MARSHALL, THURGOOD 1908-1993
DIRECTOR OF LEGAL DEFENSE AND EDUCATIONAL FUND OF NAACP (1939-1961); ASSOCIATE JUSTICE OF THE SUPREME COURT (1967-1991)
Championing Civil Rights
Marshall's years at the NAACP were spent representing people who had been denied their legal rights because of their race. He won twenty-nine of the thirty-two civil rights cases he brought before the Supreme Court including the 1950 Sweatt v. Painter which set the ground for Brown.
In the National Spotlight
Marshall's most notable case, Brown v.
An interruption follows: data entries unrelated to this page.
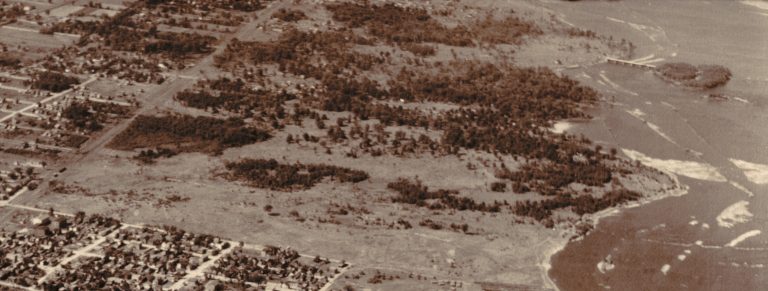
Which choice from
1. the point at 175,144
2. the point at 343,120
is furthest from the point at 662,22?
the point at 175,144

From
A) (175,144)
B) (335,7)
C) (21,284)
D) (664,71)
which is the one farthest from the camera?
(335,7)

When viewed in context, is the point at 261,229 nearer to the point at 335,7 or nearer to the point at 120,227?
the point at 120,227

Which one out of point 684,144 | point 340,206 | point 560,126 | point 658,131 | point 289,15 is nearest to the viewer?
point 340,206

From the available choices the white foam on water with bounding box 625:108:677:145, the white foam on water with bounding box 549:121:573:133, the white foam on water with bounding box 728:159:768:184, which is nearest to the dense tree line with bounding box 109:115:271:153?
the white foam on water with bounding box 549:121:573:133

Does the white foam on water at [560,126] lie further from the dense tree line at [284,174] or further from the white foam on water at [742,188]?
the dense tree line at [284,174]

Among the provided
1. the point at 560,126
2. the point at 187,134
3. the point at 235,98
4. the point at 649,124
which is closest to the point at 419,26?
the point at 560,126

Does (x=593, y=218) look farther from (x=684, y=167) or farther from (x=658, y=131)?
(x=658, y=131)

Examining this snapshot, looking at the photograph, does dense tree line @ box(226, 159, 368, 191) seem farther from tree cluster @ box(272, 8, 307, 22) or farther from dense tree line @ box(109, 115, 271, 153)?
tree cluster @ box(272, 8, 307, 22)

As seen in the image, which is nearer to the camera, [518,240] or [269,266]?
[269,266]
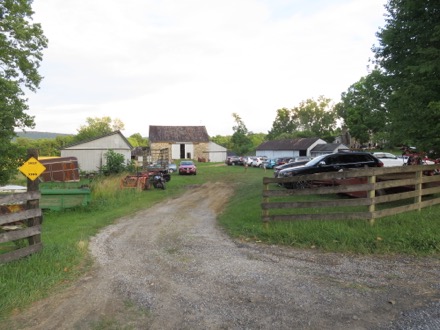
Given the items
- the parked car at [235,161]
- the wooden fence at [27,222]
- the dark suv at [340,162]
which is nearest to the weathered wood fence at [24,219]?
the wooden fence at [27,222]

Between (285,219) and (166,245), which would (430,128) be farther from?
(166,245)

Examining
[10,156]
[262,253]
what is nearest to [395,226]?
[262,253]

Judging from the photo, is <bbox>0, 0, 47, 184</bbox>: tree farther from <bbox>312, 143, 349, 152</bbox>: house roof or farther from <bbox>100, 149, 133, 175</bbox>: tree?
<bbox>312, 143, 349, 152</bbox>: house roof

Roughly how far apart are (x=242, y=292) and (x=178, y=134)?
65.2 meters

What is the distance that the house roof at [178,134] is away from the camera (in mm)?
67625

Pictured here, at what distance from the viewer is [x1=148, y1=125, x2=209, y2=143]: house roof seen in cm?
6762

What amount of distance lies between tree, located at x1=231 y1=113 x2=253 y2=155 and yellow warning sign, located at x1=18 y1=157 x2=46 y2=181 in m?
71.4

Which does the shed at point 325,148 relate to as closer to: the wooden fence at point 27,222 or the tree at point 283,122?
the tree at point 283,122

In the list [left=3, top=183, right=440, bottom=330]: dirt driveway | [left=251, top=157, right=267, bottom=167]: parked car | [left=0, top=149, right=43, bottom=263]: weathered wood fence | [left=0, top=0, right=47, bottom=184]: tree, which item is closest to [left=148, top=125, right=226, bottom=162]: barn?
[left=251, top=157, right=267, bottom=167]: parked car

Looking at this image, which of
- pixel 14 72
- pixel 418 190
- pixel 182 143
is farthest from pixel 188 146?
pixel 418 190

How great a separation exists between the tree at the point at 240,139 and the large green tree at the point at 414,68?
216 feet

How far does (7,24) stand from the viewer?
15.7 m

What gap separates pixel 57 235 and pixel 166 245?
335 cm

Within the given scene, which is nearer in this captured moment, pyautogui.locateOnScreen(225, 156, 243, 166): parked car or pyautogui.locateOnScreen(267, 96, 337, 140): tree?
pyautogui.locateOnScreen(225, 156, 243, 166): parked car
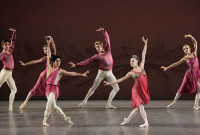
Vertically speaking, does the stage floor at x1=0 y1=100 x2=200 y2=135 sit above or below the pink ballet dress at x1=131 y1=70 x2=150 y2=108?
below

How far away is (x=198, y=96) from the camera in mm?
7254

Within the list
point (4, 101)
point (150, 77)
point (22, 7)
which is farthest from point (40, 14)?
point (150, 77)

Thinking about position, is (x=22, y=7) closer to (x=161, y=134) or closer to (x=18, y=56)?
(x=18, y=56)

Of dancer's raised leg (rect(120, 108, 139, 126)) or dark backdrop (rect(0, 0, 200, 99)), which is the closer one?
dancer's raised leg (rect(120, 108, 139, 126))

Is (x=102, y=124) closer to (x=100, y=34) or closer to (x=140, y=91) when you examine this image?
(x=140, y=91)

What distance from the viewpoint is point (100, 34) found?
9781mm

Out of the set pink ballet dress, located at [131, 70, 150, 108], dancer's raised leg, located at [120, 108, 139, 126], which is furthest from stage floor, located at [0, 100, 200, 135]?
pink ballet dress, located at [131, 70, 150, 108]

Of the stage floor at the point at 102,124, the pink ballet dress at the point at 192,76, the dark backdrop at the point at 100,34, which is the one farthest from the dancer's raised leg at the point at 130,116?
the dark backdrop at the point at 100,34

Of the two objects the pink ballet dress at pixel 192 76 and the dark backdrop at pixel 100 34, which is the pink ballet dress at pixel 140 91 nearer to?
the pink ballet dress at pixel 192 76

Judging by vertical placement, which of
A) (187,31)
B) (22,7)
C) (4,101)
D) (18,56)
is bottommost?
(4,101)

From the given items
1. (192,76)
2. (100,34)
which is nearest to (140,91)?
(192,76)

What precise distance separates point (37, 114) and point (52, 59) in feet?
4.80

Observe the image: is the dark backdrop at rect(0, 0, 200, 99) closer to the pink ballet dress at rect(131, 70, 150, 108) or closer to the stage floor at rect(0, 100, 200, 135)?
the stage floor at rect(0, 100, 200, 135)

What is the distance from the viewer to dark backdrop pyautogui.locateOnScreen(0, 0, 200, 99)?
9669 mm
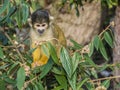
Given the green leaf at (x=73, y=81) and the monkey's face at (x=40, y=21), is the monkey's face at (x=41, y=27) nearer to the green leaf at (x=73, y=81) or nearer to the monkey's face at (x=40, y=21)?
the monkey's face at (x=40, y=21)

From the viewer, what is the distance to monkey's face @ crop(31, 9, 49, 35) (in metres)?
4.09

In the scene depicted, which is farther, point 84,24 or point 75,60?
point 84,24

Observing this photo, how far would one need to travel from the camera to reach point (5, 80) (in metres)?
3.04

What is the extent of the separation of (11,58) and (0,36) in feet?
2.02

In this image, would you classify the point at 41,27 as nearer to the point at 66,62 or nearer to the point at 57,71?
the point at 57,71

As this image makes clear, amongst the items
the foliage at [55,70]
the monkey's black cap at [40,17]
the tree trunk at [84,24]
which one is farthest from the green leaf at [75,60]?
the tree trunk at [84,24]

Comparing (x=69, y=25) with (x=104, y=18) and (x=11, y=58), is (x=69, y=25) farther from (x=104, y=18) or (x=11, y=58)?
(x=11, y=58)

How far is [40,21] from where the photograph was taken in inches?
161

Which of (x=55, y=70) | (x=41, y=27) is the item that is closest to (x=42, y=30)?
(x=41, y=27)

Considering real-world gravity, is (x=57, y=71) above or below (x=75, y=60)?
below

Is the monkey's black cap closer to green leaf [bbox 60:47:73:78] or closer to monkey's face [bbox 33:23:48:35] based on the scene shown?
monkey's face [bbox 33:23:48:35]

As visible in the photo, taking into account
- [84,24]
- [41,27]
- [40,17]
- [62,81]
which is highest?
[40,17]

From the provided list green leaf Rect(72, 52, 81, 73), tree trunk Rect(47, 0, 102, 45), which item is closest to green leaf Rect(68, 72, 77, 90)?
green leaf Rect(72, 52, 81, 73)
Board of Education of Topeka, Kansas, put segregation squarely before the nation in 1954. He argued, along with George Hayes and James Nabrit, Jr., that the separated schools for black and white children were not equal and black students were being denied the equal protection under the law guaranteed by the Fourteenth Amendment.
Supreme Court Justice
His appointment to the Supreme Court by President Lyndon B. Johnson in 1967 made him the first black to sit on the court. He was a respected justice throughout his term on the court, which ended with his retirement in 1992.
Source:
Carl Thomas Rowan, Dream Makers, Dream Breakers: The World of Justice Thurgood Marshall (Boston: Little, Brown: 1993).